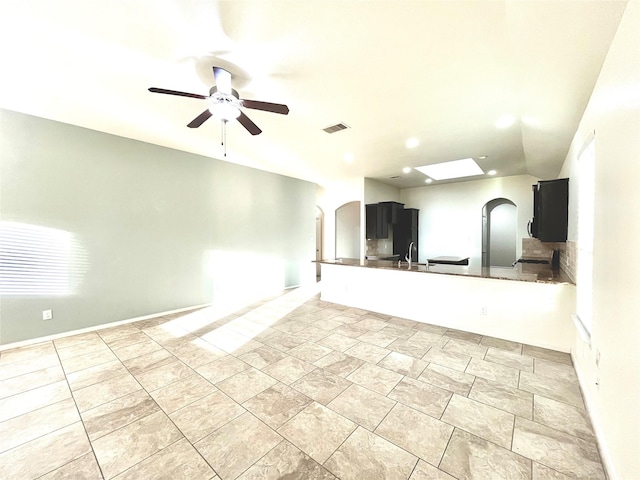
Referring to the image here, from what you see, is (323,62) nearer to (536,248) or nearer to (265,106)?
(265,106)

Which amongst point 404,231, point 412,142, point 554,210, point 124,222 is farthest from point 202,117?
point 404,231

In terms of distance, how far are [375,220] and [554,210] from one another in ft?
11.6

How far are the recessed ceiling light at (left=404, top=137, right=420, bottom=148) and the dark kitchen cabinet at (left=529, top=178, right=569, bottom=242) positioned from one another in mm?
1769

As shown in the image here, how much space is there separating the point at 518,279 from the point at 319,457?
3.03 m

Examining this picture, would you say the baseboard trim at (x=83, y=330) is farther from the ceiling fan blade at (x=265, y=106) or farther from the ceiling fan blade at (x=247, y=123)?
the ceiling fan blade at (x=265, y=106)

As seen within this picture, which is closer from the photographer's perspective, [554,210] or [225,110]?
[225,110]

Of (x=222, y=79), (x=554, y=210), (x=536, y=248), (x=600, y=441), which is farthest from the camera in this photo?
(x=536, y=248)

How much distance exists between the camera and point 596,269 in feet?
6.01

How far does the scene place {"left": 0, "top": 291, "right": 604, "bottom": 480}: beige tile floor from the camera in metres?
1.57

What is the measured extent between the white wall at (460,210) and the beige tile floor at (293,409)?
4080mm

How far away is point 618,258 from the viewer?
142 cm

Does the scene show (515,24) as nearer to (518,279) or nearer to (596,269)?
(596,269)

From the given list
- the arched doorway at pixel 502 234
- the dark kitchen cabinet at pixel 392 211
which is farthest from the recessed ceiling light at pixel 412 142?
the arched doorway at pixel 502 234

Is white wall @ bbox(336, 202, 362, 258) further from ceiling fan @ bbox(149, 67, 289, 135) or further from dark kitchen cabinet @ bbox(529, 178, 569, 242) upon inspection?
ceiling fan @ bbox(149, 67, 289, 135)
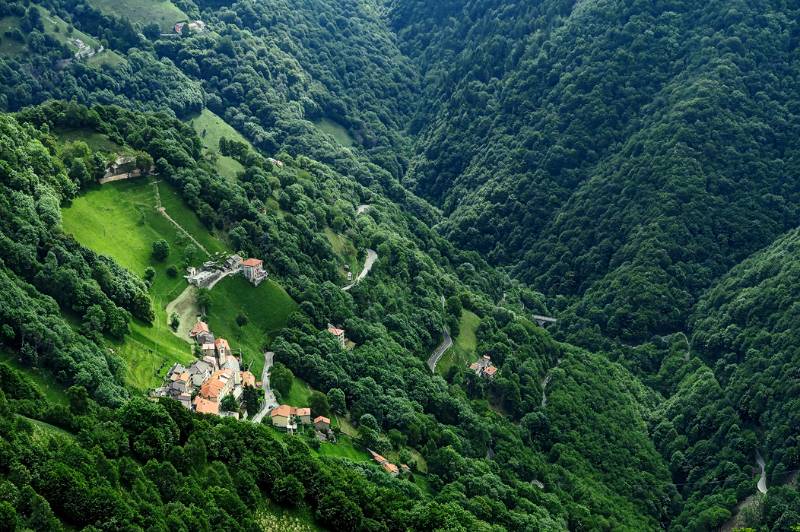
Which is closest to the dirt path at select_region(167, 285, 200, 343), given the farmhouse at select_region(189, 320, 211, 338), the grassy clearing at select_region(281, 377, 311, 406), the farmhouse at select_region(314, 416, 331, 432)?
the farmhouse at select_region(189, 320, 211, 338)

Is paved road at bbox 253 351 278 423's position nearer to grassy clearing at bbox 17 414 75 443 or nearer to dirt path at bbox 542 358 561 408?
grassy clearing at bbox 17 414 75 443

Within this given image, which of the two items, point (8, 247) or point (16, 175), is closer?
point (8, 247)

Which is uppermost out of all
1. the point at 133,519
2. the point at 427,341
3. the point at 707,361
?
the point at 133,519

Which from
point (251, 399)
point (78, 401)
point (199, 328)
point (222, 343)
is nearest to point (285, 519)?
point (78, 401)

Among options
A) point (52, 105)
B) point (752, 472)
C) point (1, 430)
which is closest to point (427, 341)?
point (752, 472)

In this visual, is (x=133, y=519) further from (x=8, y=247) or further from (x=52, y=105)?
(x=52, y=105)

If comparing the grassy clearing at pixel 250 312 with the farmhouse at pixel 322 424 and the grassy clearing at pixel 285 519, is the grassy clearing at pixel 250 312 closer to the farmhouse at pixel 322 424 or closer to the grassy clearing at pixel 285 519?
the farmhouse at pixel 322 424
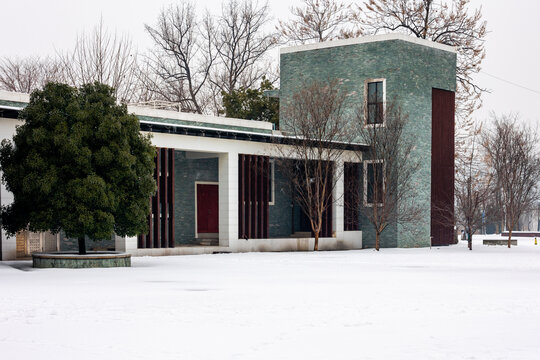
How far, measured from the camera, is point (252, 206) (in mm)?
Answer: 31531

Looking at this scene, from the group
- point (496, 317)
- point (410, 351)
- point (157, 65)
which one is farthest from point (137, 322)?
point (157, 65)

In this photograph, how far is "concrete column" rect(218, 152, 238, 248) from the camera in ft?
99.2

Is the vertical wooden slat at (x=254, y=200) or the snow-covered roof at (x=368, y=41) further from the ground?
the snow-covered roof at (x=368, y=41)

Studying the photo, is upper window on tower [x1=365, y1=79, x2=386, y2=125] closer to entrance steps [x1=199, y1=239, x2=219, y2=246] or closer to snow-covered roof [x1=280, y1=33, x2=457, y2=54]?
snow-covered roof [x1=280, y1=33, x2=457, y2=54]

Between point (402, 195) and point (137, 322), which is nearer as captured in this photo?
point (137, 322)

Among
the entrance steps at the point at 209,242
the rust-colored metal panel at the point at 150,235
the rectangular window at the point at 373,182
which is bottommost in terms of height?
the entrance steps at the point at 209,242

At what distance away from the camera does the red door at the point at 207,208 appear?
32.8 m

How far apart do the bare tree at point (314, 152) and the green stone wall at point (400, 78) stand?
8.62ft

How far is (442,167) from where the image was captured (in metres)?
39.1

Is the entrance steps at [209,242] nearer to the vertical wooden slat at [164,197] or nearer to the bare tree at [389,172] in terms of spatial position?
the vertical wooden slat at [164,197]

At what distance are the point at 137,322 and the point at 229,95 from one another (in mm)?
38082

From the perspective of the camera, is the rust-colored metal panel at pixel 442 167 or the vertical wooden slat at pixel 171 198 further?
the rust-colored metal panel at pixel 442 167

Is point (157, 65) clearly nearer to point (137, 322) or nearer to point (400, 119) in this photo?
point (400, 119)

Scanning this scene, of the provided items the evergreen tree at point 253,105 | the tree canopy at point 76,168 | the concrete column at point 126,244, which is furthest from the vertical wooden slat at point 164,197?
the evergreen tree at point 253,105
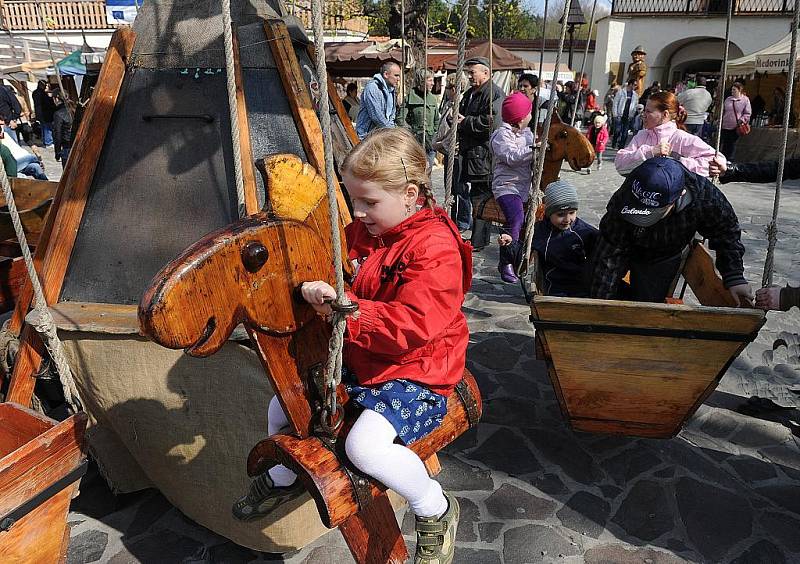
========================================
## THE EXERCISE:
Reproduce the material word for word, starting at the line that contains "Is point (157, 65)" and continuing through the end of the material, with that first line included. Leave out any pictures.

## WRITTEN ANSWER:
Is point (157, 65) clearly nearer to point (137, 322) or nearer to point (400, 119) in this photo?
point (400, 119)

Scanning this scene, of the provided items the evergreen tree at point 253,105 | the tree canopy at point 76,168 | the concrete column at point 126,244, which is furthest from the vertical wooden slat at point 164,197?
the evergreen tree at point 253,105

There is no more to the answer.